## start Material for this exercise
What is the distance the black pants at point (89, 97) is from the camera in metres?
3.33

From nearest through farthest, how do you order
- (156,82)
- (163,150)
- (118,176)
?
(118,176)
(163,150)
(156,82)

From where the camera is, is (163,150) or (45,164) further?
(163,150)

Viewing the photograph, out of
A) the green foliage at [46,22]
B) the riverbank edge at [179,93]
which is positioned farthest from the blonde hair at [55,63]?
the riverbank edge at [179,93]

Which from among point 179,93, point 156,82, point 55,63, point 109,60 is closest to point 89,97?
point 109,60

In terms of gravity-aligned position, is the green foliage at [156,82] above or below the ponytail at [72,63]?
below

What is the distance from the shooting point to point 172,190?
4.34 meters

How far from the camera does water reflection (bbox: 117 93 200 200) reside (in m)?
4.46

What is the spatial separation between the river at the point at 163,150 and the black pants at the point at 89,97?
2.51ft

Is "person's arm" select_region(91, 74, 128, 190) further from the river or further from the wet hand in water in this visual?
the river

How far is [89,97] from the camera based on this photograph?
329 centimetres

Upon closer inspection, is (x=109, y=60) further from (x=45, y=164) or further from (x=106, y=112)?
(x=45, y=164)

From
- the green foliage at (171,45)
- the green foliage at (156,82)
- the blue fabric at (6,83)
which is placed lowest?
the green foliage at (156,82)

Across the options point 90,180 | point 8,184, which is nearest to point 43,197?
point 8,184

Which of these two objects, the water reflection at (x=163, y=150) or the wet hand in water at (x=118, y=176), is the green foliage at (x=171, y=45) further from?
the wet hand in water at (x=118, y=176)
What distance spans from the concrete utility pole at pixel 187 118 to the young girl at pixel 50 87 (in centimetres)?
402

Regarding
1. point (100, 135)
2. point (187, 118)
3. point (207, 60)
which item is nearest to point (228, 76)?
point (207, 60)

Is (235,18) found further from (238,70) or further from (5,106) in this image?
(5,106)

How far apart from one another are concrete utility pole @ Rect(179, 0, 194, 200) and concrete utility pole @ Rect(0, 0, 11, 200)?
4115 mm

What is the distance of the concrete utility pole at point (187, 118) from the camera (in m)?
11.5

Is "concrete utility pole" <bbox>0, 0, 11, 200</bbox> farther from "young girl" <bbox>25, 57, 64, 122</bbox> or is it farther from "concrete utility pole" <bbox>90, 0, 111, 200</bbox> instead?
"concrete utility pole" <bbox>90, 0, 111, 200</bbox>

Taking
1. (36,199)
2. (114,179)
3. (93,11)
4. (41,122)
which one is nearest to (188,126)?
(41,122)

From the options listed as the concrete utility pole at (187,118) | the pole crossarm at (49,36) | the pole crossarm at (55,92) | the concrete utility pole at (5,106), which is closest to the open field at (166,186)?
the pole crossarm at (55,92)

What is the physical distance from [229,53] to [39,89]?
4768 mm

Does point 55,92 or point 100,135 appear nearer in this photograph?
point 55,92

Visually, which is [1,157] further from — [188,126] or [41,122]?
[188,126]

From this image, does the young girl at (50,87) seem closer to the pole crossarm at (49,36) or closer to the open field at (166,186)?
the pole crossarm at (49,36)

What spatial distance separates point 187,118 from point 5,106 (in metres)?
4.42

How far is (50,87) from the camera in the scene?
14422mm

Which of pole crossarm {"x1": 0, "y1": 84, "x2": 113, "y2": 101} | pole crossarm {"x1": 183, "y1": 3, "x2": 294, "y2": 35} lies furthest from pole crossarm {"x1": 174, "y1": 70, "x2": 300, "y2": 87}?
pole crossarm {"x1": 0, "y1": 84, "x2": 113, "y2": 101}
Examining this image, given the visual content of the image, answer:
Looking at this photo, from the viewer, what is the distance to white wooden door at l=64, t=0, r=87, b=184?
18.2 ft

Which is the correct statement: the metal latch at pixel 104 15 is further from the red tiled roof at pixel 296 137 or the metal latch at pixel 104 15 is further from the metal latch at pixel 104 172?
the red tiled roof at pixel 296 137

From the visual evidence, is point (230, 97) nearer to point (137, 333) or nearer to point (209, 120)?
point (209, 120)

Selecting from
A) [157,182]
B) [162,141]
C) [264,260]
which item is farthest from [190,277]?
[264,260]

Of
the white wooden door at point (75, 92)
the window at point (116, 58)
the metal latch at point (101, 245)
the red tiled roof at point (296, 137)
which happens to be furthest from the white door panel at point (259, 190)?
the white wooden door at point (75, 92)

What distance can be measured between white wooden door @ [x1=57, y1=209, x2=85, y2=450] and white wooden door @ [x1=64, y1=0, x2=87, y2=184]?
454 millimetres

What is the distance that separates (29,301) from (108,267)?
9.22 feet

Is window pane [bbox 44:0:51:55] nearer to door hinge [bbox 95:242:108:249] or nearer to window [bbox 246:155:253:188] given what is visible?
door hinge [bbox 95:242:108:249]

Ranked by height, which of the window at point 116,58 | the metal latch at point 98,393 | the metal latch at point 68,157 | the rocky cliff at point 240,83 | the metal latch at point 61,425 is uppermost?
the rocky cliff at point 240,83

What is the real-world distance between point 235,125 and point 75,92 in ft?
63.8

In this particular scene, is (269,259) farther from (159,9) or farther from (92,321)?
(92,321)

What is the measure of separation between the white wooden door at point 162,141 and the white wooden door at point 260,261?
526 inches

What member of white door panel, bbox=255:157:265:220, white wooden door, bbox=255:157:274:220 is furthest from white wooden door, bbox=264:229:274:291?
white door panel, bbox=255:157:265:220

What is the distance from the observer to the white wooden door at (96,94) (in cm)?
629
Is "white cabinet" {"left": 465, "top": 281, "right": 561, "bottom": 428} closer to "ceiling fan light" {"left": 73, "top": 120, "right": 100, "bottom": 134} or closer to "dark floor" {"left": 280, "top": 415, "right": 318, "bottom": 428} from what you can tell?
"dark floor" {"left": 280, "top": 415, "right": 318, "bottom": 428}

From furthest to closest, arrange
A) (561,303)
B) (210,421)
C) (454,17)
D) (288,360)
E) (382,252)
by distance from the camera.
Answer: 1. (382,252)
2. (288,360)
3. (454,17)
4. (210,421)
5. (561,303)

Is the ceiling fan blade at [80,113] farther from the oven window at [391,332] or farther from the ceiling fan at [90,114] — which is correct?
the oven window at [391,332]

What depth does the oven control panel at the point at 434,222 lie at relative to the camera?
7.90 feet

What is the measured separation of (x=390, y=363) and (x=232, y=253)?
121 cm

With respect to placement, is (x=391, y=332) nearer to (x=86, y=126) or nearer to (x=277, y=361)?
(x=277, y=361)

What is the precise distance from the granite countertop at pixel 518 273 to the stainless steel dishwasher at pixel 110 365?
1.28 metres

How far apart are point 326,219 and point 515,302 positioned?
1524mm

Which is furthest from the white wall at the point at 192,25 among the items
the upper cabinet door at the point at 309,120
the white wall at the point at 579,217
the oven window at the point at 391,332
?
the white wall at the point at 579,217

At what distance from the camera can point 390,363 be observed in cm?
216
## end Material for this exercise
### Work to do:
Retype the listing. Match it exactly.

### Answer to this task:
What is the distance the black pants at point (89, 97) is from the camera in metres?
3.33

From nearest through farthest, how do you order
- (156,82)
- (163,150)
- (118,176)
?
(118,176)
(163,150)
(156,82)

From where the camera is, is (163,150) or (45,164) further?
(163,150)

Viewing the photograph, out of
A) the green foliage at [46,22]
B) the riverbank edge at [179,93]
which is positioned farthest from the blonde hair at [55,63]?
the riverbank edge at [179,93]

Which from among point 179,93, point 156,82, point 55,63, point 109,60 is closest to point 89,97?
point 109,60

In terms of gravity-aligned position, is the green foliage at [156,82] above or below the ponytail at [72,63]?
below

What is the distance from the shooting point to point 172,190?
4.34 meters

How far from the camera does water reflection (bbox: 117 93 200 200) reside (in m)?
4.46

What is the spatial separation between the river at the point at 163,150 and the black pants at the point at 89,97?
2.51ft

Is "person's arm" select_region(91, 74, 128, 190) further from the river or further from the wet hand in water in this visual?
the river

How far is [89,97] from the camera based on this photograph?
329 centimetres

Upon closer inspection, is (x=109, y=60) further from (x=45, y=164) or further from (x=106, y=112)?
(x=45, y=164)

From
- the green foliage at (171,45)
- the green foliage at (156,82)
- the blue fabric at (6,83)
which is placed lowest?
the green foliage at (156,82)

Across the options point 90,180 | point 8,184, which is nearest to point 43,197?
point 8,184

Which of these two objects, the water reflection at (x=163, y=150) or the wet hand in water at (x=118, y=176), is the green foliage at (x=171, y=45) further from?
the wet hand in water at (x=118, y=176)
What distance spans from the concrete utility pole at pixel 187 118 to the young girl at pixel 50 87 (in centimetres)?
402

Regarding
1. point (100, 135)
2. point (187, 118)
3. point (207, 60)
which item is nearest to point (228, 76)?
point (207, 60)

Is (235,18) found further from (238,70) or further from (5,106) in this image?
(5,106)

How far apart from one another are concrete utility pole @ Rect(179, 0, 194, 200) and concrete utility pole @ Rect(0, 0, 11, 200)?
4115 mm

What is the distance of the concrete utility pole at point (187, 118) from the camera (in m)?
11.5

Is "concrete utility pole" <bbox>0, 0, 11, 200</bbox> farther from "young girl" <bbox>25, 57, 64, 122</bbox> or is it farther from "concrete utility pole" <bbox>90, 0, 111, 200</bbox> instead?
"concrete utility pole" <bbox>90, 0, 111, 200</bbox>

Taking
1. (36,199)
2. (114,179)
3. (93,11)
4. (41,122)
which one is nearest to (188,126)?
(41,122)

From the options listed as the concrete utility pole at (187,118) | the pole crossarm at (49,36) | the pole crossarm at (55,92) | the concrete utility pole at (5,106), which is closest to the open field at (166,186)?
the pole crossarm at (55,92)

What is the physical distance from [229,53] to [39,89]?
4768 mm

Does point 55,92 or point 100,135 appear nearer in this photograph?
point 55,92

Visually, which is [1,157] further from — [188,126] or [41,122]?
[188,126]

From this image, does the young girl at (50,87) seem closer to the pole crossarm at (49,36) or closer to the open field at (166,186)?
the pole crossarm at (49,36)

What spatial distance separates point 187,118 from point 5,106 (in metres)?
4.42

How far is (50,87) from the camera in the scene?
14422mm

Which of pole crossarm {"x1": 0, "y1": 84, "x2": 113, "y2": 101} | pole crossarm {"x1": 183, "y1": 3, "x2": 294, "y2": 35} lies furthest from pole crossarm {"x1": 174, "y1": 70, "x2": 300, "y2": 87}?
pole crossarm {"x1": 0, "y1": 84, "x2": 113, "y2": 101}
Examining this image, given the visual content of the image, answer:
Looking at this photo, from the viewer, what is the distance to white wooden door at l=64, t=0, r=87, b=184?
18.2 ft

Which is the correct statement: the metal latch at pixel 104 15 is further from the red tiled roof at pixel 296 137 or the metal latch at pixel 104 15 is further from the metal latch at pixel 104 172?
the red tiled roof at pixel 296 137

From the visual evidence, is point (230, 97) nearer to point (137, 333) or nearer to point (209, 120)?
point (209, 120)

Selecting from
A) [157,182]
B) [162,141]
C) [264,260]
which item is farthest from [190,277]?
[264,260]

Of
the white wooden door at point (75, 92)
the window at point (116, 58)
the metal latch at point (101, 245)
the red tiled roof at point (296, 137)
which happens to be furthest from the white door panel at point (259, 190)?
the white wooden door at point (75, 92)

What distance can be measured between white wooden door @ [x1=57, y1=209, x2=85, y2=450] and white wooden door @ [x1=64, y1=0, x2=87, y2=184]?
454 millimetres

What is the distance that separates (29,301) from (108,267)?
9.22 feet

Is window pane [bbox 44:0:51:55] nearer to door hinge [bbox 95:242:108:249] or nearer to window [bbox 246:155:253:188] given what is visible?
door hinge [bbox 95:242:108:249]

Ranked by height, which of the window at point 116,58 | the metal latch at point 98,393 | the metal latch at point 68,157 | the rocky cliff at point 240,83 | the metal latch at point 61,425 is uppermost?
the rocky cliff at point 240,83

What is the real-world distance between point 235,125 and point 75,92 in ft?
63.8

In this particular scene, is (269,259) farther from (159,9) or farther from (92,321)?
(92,321)

What is the measure of separation between the white wooden door at point 162,141 and the white wooden door at point 260,261?
526 inches

What member of white door panel, bbox=255:157:265:220, white wooden door, bbox=255:157:274:220 is furthest from white wooden door, bbox=264:229:274:291?
white door panel, bbox=255:157:265:220

What is the distance from the observer to the white wooden door at (96,94) (in cm)?
629
Is "white cabinet" {"left": 465, "top": 281, "right": 561, "bottom": 428} closer to "ceiling fan light" {"left": 73, "top": 120, "right": 100, "bottom": 134} or closer to "dark floor" {"left": 280, "top": 415, "right": 318, "bottom": 428} from what you can tell?
"dark floor" {"left": 280, "top": 415, "right": 318, "bottom": 428}

From furthest to closest, arrange
A) (561,303)
B) (210,421)
C) (454,17)
D) (288,360)
E) (382,252)
by distance from the camera.
Answer: 1. (382,252)
2. (288,360)
3. (454,17)
4. (210,421)
5. (561,303)

Is the ceiling fan blade at [80,113] farther from the oven window at [391,332] or farther from the ceiling fan at [90,114] — which is correct?
the oven window at [391,332]

What depth does the oven control panel at the point at 434,222 lie at relative to the camera?
7.90 feet

What is the measured separation of (x=390, y=363) and (x=232, y=253)?
121 cm

With respect to placement, is (x=391, y=332) nearer to (x=86, y=126) or nearer to (x=277, y=361)?
(x=277, y=361)

What is the precise distance from the granite countertop at pixel 518 273 to the stainless steel dishwasher at pixel 110 365?
1.28 metres

How far apart are point 326,219 and point 515,302 positioned?
1524mm

Which is furthest from the white wall at the point at 192,25 among the items
the upper cabinet door at the point at 309,120
the white wall at the point at 579,217
the oven window at the point at 391,332
?
the white wall at the point at 579,217

At what distance from the camera can point 390,363 be observed in cm?
216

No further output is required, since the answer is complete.